Jesus did not directly discuss the authorship of “the Law” (I’m assuming you mean the Pentateuch.) However, He did use the term “Moses” as shorthand for the first five books of the Bible. Have you noticed that Jesus occasionally used the phrase “Law of Moses” to describe both the entire Pentateuch (Luke 24:44) and also the ceremonial law (John 7:23) that was apparently dictated directly by God. I believe we can all agree that the ceremonial law was God’s law, not Moses’ law, so it can easily be concluded that Jesus is referring to the writings themselves instead of the authorship.
A natural reading of the text in the context of the material reveals that the intent of these statements is as a reference to the content of the writings, not the authorship.
Now after saying all of that,, I need to point out that the name of Moses
is traditionally attached to the text and is the basis of these statements using “Moses” as a shorthand for these texts.

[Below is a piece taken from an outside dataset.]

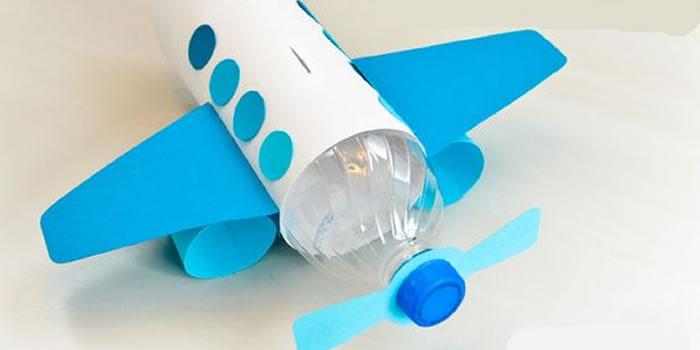 Avião feito por Objetos Reciclados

As Helen and others have pointed out, it is likely that Moses himself (and probably some assistants) gathered ancient texts and put together a history of the children of Israel (especially the book of Genesis which all took place before Moses). This likely possibility does not preclude the inspiration of scripture at all or diminish the contribution of Moses. And as others have noted, the death and obituary of Moses was likely written by someone else, possibly Joshua or perhaps a scribe who worked with Moses.
Johnv, it should be a doctrine becuase it was important to the Lord to say it over and over again.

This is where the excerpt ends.